**Consigne:** Prolongez le texte sur la possible enquête de la CPI en Afghanistan, en reprenant juste après sa dernière phrase.

En novembre 2016, la Procureure a déclaré dans un rapport que son bureau prendrait la décision finale de demander ou pas l'autorisation d'ouvrir une enquête « de façon imminente ». Depuis lors, cependant, les autorités de Kaboul ont envoyé de nouvelles informations « substantielles » au Bureau du procureur, qui devaient être examinées avant que ne soit prise une décision finale. Dans sa requête, la Procureure souligne que le calendrier de sa demande a été affecté par « des contestations dans la vérification des allégations relatives au champ de compétences » et « des questions liées à l'existence et/ou à l'authenticité de procédures nationales pertinentes. »

Selon les règles de la CPI, les victimes de crimes doivent être informées de la requête de la Procureure d’ouvrir une enquête. Les juges ont fixé la date limite du 31 janvier 2018 pour que les victimes soumettent leurs opinions à la Cour.

Si elle est autorisée par la Cour, une enquête en Afghanistan sera la deuxième situation de pays en dehors de l'Afrique. En 2016, les juges de la CPI ont ouvert une enquête en Géorgie concernant le conflit de 2008 avec la Russie sur l'Ossétie du Sud. D'autres situations en cours d'enquête sont le Burundi, la Côte d'Ivoire, le Darfour, le Kenya, la Libye, le Mali, l'Ouganda,  la République centrafricaine et la République démocratique du Congo.

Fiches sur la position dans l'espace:
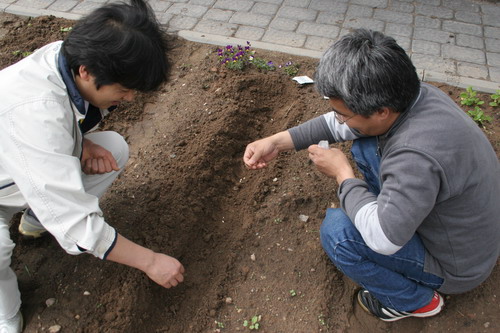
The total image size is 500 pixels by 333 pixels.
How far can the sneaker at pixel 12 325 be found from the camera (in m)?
2.08

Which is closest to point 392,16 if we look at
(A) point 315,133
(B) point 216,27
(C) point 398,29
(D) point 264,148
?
(C) point 398,29

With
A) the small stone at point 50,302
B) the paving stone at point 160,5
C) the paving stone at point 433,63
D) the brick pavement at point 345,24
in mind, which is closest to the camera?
the small stone at point 50,302

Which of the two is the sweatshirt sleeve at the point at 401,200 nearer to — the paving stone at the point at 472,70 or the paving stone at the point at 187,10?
the paving stone at the point at 472,70

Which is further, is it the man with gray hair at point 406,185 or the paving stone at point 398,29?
the paving stone at point 398,29

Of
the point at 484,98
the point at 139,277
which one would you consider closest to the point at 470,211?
the point at 139,277

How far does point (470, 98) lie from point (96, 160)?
2767mm

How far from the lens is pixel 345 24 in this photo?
4.46m

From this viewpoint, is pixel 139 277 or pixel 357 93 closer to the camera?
pixel 357 93

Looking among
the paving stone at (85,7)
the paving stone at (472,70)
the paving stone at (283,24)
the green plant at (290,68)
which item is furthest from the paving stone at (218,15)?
the paving stone at (472,70)

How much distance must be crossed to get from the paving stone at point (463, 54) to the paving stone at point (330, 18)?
102cm

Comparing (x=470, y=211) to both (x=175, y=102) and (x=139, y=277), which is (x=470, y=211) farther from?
(x=175, y=102)

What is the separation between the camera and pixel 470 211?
1.78m

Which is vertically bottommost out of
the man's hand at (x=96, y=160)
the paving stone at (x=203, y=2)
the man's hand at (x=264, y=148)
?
the paving stone at (x=203, y=2)

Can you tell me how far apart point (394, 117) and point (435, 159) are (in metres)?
0.26
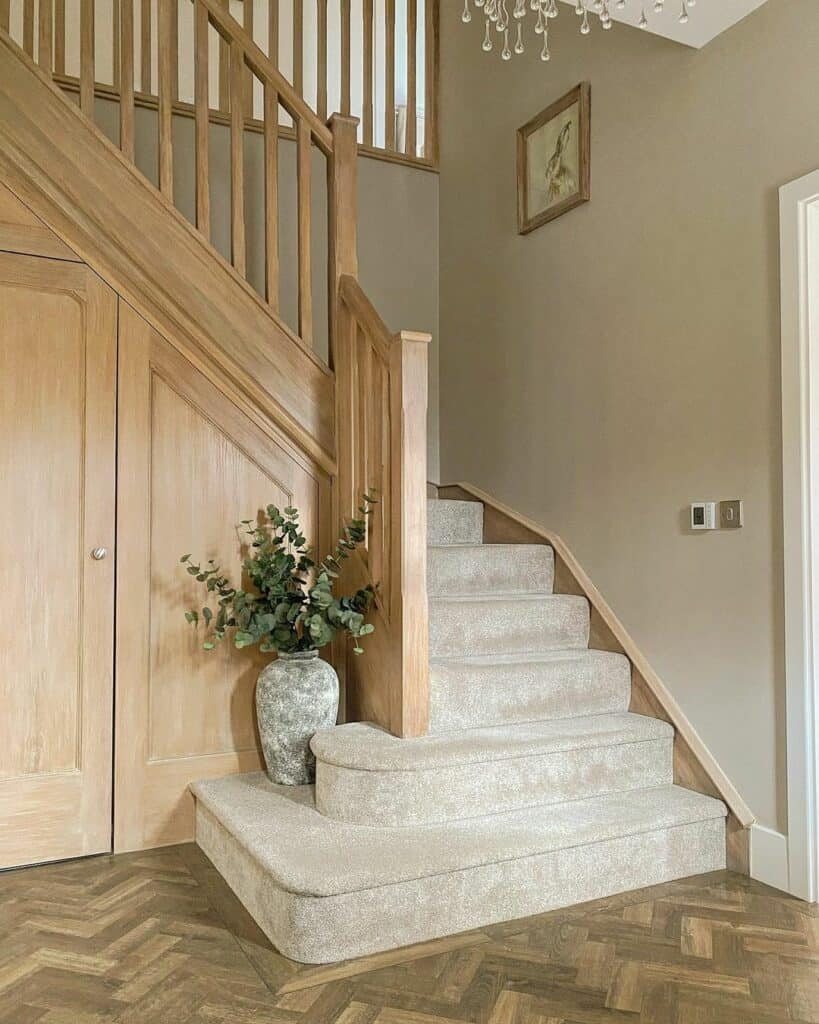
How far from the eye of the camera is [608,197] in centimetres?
333

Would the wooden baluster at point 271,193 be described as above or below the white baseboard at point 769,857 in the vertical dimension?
above

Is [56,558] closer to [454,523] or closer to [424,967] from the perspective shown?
[424,967]

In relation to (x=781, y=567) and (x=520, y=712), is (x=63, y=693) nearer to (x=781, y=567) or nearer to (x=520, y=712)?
(x=520, y=712)

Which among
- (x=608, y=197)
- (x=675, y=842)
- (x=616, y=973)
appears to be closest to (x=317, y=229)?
(x=608, y=197)

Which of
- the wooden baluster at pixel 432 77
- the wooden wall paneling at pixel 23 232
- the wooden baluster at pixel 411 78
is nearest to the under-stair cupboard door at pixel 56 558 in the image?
the wooden wall paneling at pixel 23 232

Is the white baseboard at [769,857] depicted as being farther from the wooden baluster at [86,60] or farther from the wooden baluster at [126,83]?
the wooden baluster at [86,60]

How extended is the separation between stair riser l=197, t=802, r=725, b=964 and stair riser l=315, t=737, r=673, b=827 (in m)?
0.24

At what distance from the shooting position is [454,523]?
4.01 m

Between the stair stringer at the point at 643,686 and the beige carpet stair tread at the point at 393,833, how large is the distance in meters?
0.06

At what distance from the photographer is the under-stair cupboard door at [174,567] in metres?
2.80

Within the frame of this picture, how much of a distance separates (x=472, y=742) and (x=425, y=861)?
1.60 feet

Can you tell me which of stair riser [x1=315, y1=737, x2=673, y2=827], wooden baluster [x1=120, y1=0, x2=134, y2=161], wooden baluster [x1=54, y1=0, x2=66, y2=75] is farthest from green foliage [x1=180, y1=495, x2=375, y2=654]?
A: wooden baluster [x1=54, y1=0, x2=66, y2=75]

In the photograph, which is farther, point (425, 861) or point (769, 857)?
point (769, 857)

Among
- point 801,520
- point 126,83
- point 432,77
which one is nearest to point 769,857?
point 801,520
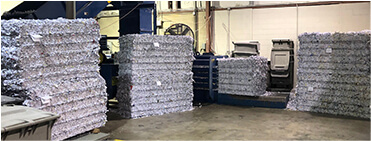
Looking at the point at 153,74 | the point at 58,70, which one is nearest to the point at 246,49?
the point at 153,74

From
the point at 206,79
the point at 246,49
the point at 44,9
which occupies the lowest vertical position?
the point at 206,79

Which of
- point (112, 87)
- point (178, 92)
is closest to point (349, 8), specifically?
point (178, 92)

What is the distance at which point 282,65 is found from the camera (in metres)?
9.45

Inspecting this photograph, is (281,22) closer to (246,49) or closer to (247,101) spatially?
(246,49)

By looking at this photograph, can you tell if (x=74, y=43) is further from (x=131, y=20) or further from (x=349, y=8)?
(x=349, y=8)

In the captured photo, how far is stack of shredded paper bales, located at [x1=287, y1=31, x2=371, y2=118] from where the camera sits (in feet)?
20.7

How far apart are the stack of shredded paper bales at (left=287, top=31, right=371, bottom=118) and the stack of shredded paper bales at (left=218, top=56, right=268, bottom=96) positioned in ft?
3.01

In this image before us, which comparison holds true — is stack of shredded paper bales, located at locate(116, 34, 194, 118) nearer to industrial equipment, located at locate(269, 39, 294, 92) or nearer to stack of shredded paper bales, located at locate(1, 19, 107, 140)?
stack of shredded paper bales, located at locate(1, 19, 107, 140)

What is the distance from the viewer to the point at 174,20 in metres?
12.0

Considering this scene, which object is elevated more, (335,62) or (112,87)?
(335,62)

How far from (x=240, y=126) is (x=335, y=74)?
93.5 inches

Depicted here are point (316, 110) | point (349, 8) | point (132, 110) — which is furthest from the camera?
point (349, 8)

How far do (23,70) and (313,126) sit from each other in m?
4.60

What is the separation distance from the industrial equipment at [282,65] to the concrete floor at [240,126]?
8.80 feet
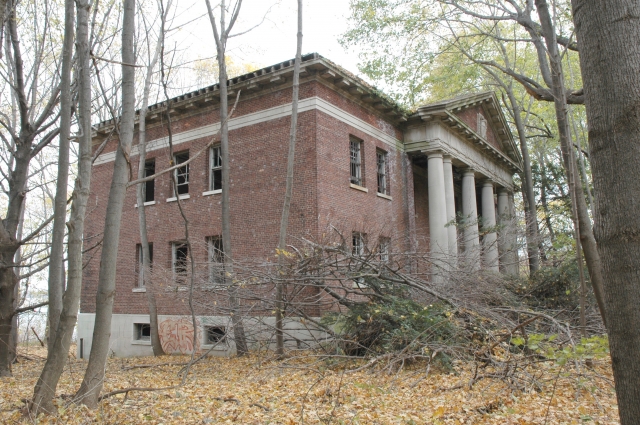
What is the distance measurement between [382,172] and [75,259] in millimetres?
14035

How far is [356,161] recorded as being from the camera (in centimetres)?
1844

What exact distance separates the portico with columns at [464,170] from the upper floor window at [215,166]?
730 cm

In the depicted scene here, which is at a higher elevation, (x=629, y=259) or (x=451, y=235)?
(x=451, y=235)

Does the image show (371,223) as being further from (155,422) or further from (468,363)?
(155,422)

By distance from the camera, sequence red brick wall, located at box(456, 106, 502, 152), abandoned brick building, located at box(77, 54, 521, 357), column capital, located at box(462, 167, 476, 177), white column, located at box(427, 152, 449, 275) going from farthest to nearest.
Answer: column capital, located at box(462, 167, 476, 177) → red brick wall, located at box(456, 106, 502, 152) → white column, located at box(427, 152, 449, 275) → abandoned brick building, located at box(77, 54, 521, 357)

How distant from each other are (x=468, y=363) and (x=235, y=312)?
538 centimetres

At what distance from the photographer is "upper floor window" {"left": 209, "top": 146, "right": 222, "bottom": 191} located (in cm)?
1855

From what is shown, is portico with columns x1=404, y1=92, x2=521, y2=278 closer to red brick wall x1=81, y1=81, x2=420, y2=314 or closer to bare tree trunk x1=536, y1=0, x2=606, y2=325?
red brick wall x1=81, y1=81, x2=420, y2=314

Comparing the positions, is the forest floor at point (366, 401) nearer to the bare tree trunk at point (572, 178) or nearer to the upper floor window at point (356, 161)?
the bare tree trunk at point (572, 178)

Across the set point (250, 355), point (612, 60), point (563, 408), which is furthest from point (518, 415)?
point (250, 355)

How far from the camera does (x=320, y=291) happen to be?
44.1 ft

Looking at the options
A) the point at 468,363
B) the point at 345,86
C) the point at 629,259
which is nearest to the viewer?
the point at 629,259

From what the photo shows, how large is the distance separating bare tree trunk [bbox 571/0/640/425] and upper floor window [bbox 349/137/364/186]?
15379mm

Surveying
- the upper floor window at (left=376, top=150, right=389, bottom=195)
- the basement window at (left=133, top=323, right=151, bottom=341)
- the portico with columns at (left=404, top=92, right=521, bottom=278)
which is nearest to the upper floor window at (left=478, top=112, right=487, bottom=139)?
the portico with columns at (left=404, top=92, right=521, bottom=278)
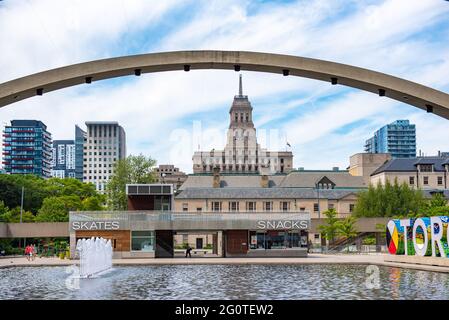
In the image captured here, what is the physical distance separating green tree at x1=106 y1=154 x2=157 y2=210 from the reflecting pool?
6119cm

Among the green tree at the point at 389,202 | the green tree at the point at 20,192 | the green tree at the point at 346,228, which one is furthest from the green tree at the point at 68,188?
the green tree at the point at 346,228

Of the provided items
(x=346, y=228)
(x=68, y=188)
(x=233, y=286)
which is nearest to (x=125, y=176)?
(x=68, y=188)

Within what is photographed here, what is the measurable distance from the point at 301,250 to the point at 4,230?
27342 mm

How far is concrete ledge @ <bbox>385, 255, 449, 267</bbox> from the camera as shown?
3402 centimetres

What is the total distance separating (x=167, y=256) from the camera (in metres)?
50.6

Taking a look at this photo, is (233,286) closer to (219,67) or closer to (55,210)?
(219,67)

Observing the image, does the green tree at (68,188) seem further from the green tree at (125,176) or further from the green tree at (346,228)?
the green tree at (346,228)

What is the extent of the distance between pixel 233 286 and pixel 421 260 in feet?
55.4

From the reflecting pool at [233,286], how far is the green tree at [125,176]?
61195 millimetres

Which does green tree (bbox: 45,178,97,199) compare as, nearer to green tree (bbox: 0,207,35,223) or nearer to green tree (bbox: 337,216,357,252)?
green tree (bbox: 0,207,35,223)

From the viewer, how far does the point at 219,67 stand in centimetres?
1334

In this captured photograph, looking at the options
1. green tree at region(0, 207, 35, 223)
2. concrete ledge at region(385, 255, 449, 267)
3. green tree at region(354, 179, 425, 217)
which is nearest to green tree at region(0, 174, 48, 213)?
green tree at region(0, 207, 35, 223)

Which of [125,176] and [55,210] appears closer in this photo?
[55,210]
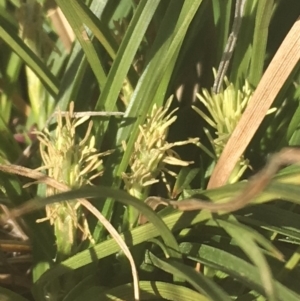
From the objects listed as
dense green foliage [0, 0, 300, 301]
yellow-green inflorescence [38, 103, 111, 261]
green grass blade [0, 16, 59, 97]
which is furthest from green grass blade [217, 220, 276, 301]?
green grass blade [0, 16, 59, 97]

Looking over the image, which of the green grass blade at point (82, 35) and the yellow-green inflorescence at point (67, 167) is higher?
the green grass blade at point (82, 35)

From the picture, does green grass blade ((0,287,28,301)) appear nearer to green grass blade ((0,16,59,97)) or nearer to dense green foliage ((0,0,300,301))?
dense green foliage ((0,0,300,301))

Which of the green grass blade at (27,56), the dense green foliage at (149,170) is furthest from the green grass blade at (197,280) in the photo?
the green grass blade at (27,56)

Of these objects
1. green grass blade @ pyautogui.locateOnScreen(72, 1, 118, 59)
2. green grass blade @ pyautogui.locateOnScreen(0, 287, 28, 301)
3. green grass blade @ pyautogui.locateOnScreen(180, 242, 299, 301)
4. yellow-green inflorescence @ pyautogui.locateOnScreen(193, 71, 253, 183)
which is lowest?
green grass blade @ pyautogui.locateOnScreen(0, 287, 28, 301)

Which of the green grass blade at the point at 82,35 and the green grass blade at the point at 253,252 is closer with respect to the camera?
the green grass blade at the point at 253,252

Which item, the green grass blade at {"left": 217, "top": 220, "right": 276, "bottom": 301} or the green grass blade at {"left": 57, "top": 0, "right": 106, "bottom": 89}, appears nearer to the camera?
the green grass blade at {"left": 217, "top": 220, "right": 276, "bottom": 301}

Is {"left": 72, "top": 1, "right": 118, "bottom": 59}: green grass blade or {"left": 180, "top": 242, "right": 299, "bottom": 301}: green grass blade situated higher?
{"left": 72, "top": 1, "right": 118, "bottom": 59}: green grass blade

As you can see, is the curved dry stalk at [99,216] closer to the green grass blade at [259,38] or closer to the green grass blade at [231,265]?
the green grass blade at [231,265]

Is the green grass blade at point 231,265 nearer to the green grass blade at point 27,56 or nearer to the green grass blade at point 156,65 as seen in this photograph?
the green grass blade at point 156,65

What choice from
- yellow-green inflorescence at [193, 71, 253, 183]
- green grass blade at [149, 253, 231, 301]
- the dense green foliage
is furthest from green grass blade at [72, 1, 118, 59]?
green grass blade at [149, 253, 231, 301]

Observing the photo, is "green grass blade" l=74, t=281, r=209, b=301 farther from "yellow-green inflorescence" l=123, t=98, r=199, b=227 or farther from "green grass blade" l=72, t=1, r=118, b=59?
"green grass blade" l=72, t=1, r=118, b=59

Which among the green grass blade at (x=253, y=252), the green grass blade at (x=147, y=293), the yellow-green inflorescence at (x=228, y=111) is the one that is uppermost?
the yellow-green inflorescence at (x=228, y=111)

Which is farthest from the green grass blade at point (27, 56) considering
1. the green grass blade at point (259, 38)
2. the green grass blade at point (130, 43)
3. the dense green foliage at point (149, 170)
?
the green grass blade at point (259, 38)
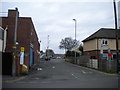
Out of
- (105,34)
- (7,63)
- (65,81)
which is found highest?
(105,34)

**Réponse finale:**
Depuis 2009, la CPI a fait face à une réaction de la part d'une minorité vocale de dirigeants africains affirmant que la CPI cible injustement l'Afrique. Contrairement à cette critique, la plupart des enquêtes ont été initiées à la demande des gouvernements africains. En octobre et en novembre 2016, l'Afrique du Sud, le Burundi et la Gambie ont pris des mesures sans précédent pour se retirer de la CPI, bien que la Gambie ait fait marche arrière et que le retrait de l'Afrique du Sud soit au point mort depuis que les tribunaux sud-africains ont jugé que le gouvernement n'a pas suivi les étapes nécessaires. D'autres États africains se sont également prononcés pour réaffirmer leur engagement envers la Cour.

Parallèlement, un grand nombre de pays puissants et leurs alliés ont réussi à rester hors de portée de la CPI, notamment en ne rejoignant pas la Cour, a déclaré Human Rights Watch.

« Les juges de la CPI sont tenus d'évaluer la demande de la Procureure sur le fond », a déclaré Richard Dicker. « Dans le même temps, une enquête en Afghanistan est un rappel important de la portée mondiale de la Cour et que la nationalité d'un individu ne devrait pas être utilisée comme un bouclier contre la justice. »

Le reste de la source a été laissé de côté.